(Beginning of Dataset records)

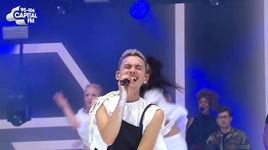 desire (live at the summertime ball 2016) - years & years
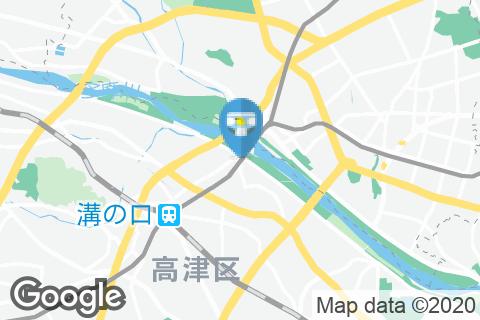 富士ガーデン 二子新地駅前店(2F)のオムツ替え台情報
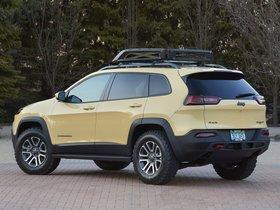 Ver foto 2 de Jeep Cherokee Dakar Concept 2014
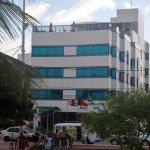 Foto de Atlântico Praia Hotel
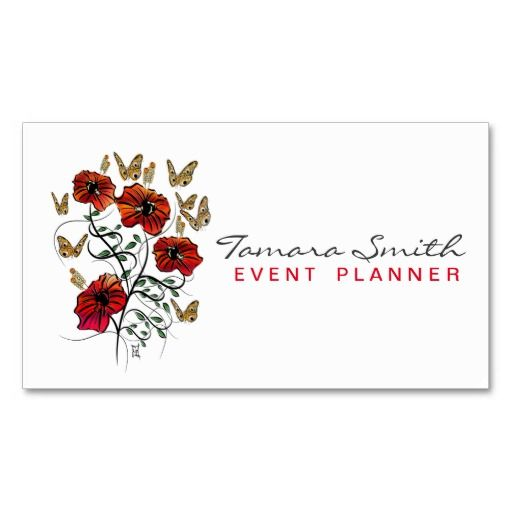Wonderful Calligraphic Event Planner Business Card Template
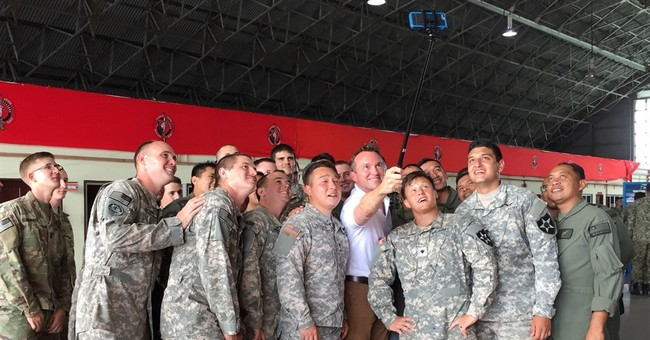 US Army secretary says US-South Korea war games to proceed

(End of Dataset records)

## The task
Each record above should be returned unchanged, except that the pictures are dropped.

## Exercise output
 desire (live at the summertime ball 2016) - years & years
 富士ガーデン 二子新地駅前店(2F)のオムツ替え台情報
 Ver foto 2 de Jeep Cherokee Dakar Concept 2014
 Foto de Atlântico Praia Hotel
Wonderful Calligraphic Event Planner Business Card Template
 US Army secretary says US-South Korea war games to proceed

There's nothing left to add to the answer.